First, you will want the financial contingency – unless you are a cash buyer, the offer should be contingent on your ability to obtain a loan.

Second, you will definitely want to have an inspection and your offer must be contingent on this. This is especially important for short sales, since it is likely the seller cannot do any repairs and the bank will require you to purchase the home AS IS.

Finally, you will want to make the offer contingent on the bank’s approval of the short sale AND request proof that the seller has provided the bank with the appropriate paperwork, application, and hardship letter that is required as part of the process. If that has not happened you will want written confirmation of when that is to occur.

Also, your agent should check with the listing agent to get a sense, if possible, of how long it might take for the bank to respond. Your offer can have an expiration date if you want, but it is likely that the time for the bank to respond will be rather lengthy and the offer might expire within that time. Know that if that happens you have the right to just walk away, or you may continue to wait. It’s your choice.

Author Jeff Dowler, CRS

Mark waters says:
Debra says:

I have an opportunity to purchase a short-sale home that is priced at least $100,000 below market. That is not to say it was worth that extra $100,000 – as you know the market is going down every day. My problem is that I have a house to sell and the “timing” could be critical. How locked in are you when you make an offer? Also, it concerns me that I am making an offer to the previous owners – I mean, who sets the asking price? Will a bank consider a contingency on the sale of my home? I could probably rent my home, but as a single person, that is a scary option for me. I have a lot of equity in the home I own, but I have heavy debts from my children’s college. Any advice you can give me would be very much appreciated.
Thank you,

jdowler says:

Hopefully you are working with an agent, who can really provide some sound advice. I don’t want to interfere with any relationship that you have.

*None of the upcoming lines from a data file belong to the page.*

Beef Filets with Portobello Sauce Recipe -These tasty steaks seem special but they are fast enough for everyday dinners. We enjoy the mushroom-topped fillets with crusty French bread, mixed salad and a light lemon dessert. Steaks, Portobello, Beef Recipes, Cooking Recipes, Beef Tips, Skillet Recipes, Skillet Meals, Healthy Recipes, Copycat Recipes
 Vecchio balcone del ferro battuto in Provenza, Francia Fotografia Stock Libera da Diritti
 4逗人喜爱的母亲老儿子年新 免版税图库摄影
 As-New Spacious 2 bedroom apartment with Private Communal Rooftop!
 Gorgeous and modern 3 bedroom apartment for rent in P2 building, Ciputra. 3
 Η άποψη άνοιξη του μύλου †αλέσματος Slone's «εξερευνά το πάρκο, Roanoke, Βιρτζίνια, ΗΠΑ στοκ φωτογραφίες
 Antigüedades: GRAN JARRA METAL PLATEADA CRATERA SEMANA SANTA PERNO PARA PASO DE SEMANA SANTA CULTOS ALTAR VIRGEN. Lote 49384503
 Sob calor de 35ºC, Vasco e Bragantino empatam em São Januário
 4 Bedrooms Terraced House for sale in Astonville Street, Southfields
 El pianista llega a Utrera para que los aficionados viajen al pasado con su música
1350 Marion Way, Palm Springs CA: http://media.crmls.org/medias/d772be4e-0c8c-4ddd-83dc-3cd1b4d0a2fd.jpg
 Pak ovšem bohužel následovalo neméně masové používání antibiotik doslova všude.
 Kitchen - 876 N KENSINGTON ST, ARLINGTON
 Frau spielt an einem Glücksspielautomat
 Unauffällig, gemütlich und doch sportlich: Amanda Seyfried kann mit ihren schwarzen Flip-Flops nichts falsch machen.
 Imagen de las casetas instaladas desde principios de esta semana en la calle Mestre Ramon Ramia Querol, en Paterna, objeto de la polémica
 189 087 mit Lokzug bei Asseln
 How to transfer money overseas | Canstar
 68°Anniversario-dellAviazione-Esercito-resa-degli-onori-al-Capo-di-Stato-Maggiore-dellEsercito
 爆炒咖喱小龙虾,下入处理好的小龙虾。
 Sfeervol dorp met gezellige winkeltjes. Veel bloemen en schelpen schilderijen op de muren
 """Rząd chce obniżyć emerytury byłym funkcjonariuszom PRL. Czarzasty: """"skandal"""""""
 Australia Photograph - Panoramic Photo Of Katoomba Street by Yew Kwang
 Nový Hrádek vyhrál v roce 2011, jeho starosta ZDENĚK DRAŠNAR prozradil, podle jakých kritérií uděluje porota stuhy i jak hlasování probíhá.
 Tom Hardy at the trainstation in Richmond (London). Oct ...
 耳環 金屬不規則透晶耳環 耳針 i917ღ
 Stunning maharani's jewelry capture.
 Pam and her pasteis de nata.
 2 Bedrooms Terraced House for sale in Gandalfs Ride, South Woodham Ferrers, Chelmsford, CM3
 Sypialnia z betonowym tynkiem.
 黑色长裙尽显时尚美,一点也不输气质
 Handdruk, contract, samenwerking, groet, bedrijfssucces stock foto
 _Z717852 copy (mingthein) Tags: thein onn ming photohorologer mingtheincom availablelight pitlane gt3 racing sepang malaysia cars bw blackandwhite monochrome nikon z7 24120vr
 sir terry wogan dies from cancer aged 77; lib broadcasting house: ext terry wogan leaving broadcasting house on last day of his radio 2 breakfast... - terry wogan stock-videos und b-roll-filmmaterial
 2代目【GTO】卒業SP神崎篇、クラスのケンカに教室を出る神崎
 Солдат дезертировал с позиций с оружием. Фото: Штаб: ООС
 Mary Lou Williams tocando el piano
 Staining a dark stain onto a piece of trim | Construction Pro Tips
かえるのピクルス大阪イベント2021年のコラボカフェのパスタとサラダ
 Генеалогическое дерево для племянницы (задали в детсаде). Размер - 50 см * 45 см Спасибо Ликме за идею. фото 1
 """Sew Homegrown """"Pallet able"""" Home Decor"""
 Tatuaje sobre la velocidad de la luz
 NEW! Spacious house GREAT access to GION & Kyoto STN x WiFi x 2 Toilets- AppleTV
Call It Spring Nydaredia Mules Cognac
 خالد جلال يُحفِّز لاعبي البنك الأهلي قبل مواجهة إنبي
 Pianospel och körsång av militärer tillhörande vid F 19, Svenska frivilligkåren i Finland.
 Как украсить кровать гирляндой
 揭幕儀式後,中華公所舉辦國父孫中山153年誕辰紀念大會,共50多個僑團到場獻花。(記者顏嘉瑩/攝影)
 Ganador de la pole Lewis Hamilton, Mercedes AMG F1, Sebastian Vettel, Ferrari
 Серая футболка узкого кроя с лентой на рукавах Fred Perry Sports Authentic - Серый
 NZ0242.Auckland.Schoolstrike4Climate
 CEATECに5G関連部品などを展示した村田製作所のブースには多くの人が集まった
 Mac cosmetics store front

If you have a home to sell that can always be a contingency of your offer. Sellers can accept that, or not. You can also set a specific time frame for a response, and you can always withdraw and offer (here in CA) until the time that it has been accepted in writing by the sellers and a copy provided to you. A bank may consider such a contingency if there are no other offers.

I would very carefully check out your qualifications to purchase with a mortgage person, to look at the possible sale price of your home, your loan debts, and overall financial qualifications. You don’t want to move ahead, only to find out that even if you sell your home you will not be able to obtain a loan.

You are in a tricky situation, with a home to sell AND considering a short sale. I would absolutely work with an agent who can help protect OUR interests as the buyer. That person cal also help you evaluate the short sale purchase to see if it makes sense financially, compared to other homes that have sold. If you need a recommendation, let me know – I have a great network, here in CA as well as in other parts of the country.

Good luck! If I can be helpful, please let me know.


neverbuyingagain!! says:

Short sales are the pits!!! Be very careful!!!! I am a first time home buyer and made the stupid mistake of making an offer on one. It was accepted 2 months later by the seller’s lender (3 days before our Purchase and Sales Agreement Expired)….and I decided to walk away b/c the sellers would not extend the closing date/contract 30 days (sellers lender requested I close w/in 30 days and they wanted me to close 14 days after their lender sent approval! ). I had doubts anyway and was ready to move on and look at a different house so I walked. We did not receive a signature to extend the contract by the required date so I thought it was my perfect opportunity to bail. I received a letter the next day that I was being sued for breach of contract b/c the sellers were now going into foreclosure b/c of my failure to fulfill my promise to purchase their home.